Effects of Diversity Training on Attitudes and Behaviors Toward Women.

Our diversity training had a significant positive effect on employees’ attitudes toward women across all measures collected. First, we adapted a validated scale (21) to assess employees’ attitudinal support for women (i.e., willingness to acknowledge discrimination against women and support for policies designed to help women). We found that the treatment had a significant positive effect on employees’ attitudinal support for women (b = 0.149, P < 0.001). We also conducted preregistered subgroup analyses to determine whether this effect was driven by particular subgroups of participants. As seen in Fig. 1, this effect was driven by international employees: employees outside the United States who completed the diversity training reported greater attitudinal support for women than those who completed our control training (b = 0.234, P < 0.001), whereas employees in the United States did not (b = 0.0212, P = 0.747), and this difference was significant (P = 0.012).

Fig. 1.

Fig. 1.

Summary of the intervention’s effect on outcome measures. Note: This figure summarizes the intervention’s effect on each of the attitude and behavior measures collected. Treatment effects (Cohen’s d) are estimated from ordinary least-squares regressions predicting the specified outcome measure using all interactions between the treatment, an indicator for the participant being male, and an indicator for the participant being located in the United States and fixed effects for office location, job category, and race. Mean differences are estimated via Wald tests, whereas pooled SDs are estimated via the root mean squared error from the regressions. Error bars reflect 95% confidence intervals.

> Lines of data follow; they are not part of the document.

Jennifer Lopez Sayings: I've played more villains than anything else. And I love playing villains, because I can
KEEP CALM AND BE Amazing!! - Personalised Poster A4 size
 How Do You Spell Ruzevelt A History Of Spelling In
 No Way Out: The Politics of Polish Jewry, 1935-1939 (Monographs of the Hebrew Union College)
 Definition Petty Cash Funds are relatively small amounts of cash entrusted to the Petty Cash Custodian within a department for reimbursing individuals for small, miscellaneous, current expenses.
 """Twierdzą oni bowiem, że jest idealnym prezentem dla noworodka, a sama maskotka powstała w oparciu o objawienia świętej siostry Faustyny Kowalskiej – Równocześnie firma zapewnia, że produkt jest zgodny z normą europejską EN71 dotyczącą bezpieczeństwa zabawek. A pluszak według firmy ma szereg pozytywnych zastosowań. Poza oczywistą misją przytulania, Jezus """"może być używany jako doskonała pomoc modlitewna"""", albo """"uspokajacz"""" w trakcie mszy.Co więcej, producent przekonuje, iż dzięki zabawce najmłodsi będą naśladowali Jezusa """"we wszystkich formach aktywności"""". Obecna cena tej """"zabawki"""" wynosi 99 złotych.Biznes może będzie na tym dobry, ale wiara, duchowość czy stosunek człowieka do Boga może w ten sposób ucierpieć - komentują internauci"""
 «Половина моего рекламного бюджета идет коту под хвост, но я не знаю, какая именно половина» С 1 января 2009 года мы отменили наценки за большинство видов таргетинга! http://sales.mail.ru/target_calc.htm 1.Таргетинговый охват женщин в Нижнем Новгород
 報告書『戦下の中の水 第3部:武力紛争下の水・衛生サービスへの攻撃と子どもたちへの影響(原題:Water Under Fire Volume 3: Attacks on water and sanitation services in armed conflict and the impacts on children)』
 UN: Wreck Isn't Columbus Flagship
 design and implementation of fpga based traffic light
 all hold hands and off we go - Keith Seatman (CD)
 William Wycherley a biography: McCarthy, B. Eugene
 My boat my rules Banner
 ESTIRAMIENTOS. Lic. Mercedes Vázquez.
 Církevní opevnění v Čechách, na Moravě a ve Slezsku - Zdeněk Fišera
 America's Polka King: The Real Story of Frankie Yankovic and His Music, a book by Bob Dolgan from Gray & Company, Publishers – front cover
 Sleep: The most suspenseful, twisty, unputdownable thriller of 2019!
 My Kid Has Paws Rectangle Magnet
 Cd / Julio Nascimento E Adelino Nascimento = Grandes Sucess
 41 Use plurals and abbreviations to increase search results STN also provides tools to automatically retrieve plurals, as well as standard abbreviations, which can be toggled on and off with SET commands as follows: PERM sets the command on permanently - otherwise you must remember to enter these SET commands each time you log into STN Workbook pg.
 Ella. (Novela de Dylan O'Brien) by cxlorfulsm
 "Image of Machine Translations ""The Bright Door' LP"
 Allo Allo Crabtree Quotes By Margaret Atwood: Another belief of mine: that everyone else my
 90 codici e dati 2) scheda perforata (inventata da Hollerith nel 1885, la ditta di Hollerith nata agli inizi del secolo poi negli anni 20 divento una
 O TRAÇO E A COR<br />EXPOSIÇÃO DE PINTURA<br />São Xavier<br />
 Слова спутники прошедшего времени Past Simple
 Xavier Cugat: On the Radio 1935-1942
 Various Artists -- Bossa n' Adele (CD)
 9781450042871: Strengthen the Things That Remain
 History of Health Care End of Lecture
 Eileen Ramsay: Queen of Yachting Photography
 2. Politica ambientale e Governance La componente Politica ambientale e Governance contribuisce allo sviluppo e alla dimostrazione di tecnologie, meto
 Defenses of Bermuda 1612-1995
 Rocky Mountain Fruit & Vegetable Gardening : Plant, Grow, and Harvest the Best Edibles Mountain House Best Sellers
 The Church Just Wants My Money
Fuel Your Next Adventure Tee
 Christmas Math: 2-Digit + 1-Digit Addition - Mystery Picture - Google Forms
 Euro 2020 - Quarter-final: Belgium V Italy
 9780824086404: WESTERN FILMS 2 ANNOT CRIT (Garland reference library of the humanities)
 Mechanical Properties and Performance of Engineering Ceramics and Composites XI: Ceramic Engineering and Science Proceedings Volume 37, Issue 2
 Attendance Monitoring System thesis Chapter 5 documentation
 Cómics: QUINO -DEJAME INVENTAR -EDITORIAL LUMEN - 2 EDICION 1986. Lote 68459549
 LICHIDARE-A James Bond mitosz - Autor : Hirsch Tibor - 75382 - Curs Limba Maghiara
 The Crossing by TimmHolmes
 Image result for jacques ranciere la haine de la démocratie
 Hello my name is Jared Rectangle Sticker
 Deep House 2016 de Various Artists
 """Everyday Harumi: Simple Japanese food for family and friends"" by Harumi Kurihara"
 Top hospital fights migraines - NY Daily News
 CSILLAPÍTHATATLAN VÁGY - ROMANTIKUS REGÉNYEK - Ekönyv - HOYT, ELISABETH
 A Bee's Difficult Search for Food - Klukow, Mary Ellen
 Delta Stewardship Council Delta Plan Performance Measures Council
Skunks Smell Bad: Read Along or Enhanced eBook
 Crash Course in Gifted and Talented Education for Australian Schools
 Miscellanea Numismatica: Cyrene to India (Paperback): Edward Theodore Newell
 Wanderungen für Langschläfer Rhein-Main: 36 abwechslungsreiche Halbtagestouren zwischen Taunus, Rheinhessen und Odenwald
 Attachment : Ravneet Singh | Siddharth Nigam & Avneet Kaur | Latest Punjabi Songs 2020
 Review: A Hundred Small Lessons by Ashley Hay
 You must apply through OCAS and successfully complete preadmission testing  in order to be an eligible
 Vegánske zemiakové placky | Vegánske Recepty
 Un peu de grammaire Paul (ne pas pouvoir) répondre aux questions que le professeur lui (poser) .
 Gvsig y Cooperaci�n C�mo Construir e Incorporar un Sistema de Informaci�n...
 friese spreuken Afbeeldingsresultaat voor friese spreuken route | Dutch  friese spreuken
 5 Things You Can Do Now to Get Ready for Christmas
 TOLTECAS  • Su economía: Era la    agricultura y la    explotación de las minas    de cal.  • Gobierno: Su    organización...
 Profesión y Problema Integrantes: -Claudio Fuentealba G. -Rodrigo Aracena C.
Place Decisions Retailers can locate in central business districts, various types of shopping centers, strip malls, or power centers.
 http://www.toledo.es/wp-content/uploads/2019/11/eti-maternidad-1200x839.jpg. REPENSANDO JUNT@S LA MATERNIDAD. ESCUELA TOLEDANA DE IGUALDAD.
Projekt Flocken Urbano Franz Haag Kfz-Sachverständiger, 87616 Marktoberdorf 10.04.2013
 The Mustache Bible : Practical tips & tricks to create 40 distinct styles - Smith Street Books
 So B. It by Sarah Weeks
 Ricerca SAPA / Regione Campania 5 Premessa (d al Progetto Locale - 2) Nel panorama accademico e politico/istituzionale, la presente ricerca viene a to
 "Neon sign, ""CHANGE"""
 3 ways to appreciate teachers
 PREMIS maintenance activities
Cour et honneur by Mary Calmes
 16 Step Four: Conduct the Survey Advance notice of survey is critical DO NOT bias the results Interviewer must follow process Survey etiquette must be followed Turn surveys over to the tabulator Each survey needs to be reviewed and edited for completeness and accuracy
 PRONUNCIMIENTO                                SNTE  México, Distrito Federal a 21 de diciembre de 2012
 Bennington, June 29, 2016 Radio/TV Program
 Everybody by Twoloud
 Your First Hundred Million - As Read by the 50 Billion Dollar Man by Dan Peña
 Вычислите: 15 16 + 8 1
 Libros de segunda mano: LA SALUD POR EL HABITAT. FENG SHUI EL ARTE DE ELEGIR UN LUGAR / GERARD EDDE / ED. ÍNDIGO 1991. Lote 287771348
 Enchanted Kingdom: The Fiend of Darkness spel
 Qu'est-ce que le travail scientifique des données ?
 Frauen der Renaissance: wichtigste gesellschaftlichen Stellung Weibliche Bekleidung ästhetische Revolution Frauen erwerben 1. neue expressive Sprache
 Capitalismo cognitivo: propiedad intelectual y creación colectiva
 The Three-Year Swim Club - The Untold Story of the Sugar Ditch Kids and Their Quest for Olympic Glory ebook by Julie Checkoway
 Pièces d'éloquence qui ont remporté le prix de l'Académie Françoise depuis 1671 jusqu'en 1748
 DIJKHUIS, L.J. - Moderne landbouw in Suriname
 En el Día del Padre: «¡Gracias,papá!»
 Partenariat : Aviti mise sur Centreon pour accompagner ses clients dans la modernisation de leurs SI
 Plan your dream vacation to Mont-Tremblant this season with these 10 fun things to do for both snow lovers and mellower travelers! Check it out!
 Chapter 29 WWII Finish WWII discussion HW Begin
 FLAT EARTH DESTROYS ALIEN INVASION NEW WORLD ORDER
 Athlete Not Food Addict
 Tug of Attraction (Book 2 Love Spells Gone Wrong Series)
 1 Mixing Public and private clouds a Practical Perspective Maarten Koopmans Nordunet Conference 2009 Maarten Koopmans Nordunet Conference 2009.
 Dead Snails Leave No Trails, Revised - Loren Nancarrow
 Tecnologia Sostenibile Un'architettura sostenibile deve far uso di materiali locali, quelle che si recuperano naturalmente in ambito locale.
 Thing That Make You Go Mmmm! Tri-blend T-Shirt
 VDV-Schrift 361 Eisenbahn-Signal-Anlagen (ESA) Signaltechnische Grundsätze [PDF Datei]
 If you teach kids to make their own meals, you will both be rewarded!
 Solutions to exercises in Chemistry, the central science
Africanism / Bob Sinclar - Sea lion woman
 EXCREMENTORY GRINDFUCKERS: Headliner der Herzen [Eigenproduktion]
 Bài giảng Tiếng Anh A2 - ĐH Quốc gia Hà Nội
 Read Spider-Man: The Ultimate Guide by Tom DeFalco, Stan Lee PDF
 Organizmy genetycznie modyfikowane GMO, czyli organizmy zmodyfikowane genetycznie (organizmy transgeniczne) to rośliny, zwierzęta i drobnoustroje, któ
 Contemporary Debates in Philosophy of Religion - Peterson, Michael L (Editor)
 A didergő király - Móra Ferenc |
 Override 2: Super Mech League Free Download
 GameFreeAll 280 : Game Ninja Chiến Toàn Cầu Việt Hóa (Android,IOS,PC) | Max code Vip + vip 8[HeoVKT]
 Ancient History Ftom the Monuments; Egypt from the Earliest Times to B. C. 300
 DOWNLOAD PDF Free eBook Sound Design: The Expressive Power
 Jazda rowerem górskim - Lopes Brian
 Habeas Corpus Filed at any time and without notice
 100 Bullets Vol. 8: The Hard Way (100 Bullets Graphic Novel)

Our second attitudinal measure examined differences in employees’ perceptions of other people’s gender biases compared with their own, following previous work on the bias blind spot that suggests that people believe they are less biased than others (22). We found that our treatment had a significant positive effect on employees’ willingness to acknowledge that their own gender biases matched those of the general population (b = 0.217, P < 0.001), and all preregistered subgroups showed significant treatment effects (smallest b = 0.181, all P’s < 0.05; see Fig. 1).

Our third and final attitudinal measure was a situational judgment test created and validated to measure intentions to engage in inclusive workplace behaviors toward women (SI Appendix). To assess behavioral intentions in situations where bias or stereotyping may arise, employees were presented with different realistic workplace scenarios created in collaboration with our organizational partner. From a list of options, they then indicated how they were most and least likely to behave. Higher scores on this measure represent stronger behavioral intentions to be inclusive toward women in the workplace. We found that the treatment had a significant positive effect on gender-inclusive intentions (b = 0.147, P = 0.001). In our preregistered subgroup analyses, we found that this overall treatment effect was driven by employees outside the United States as they showed a significant treatment effect (b = 0.206, P = 0.001), whereas employees in the United States did not (b = 0.0614, P = 0.392; see Fig. 1).

Together, these results suggest diversity training can have a significant positive effect on attitudes toward women in the workplace. However, these effects were particularly concentrated among employees outside the United States, whose attitudes in the absence of intervention—whereas still supportive of women—were less supportive than those of US employees (attitudinal support for women in the control group: ∆US employees_minus_international employees = 0.622, t(781) = 8.47, P < 0.0001; see SI Appendix) and therefore had more room to improve. Although employees in the United States had more supportive attitudes toward women than employees outside the United States, the average attitudinal support for women among employees outside the United States was still well above the midpoint of the scale.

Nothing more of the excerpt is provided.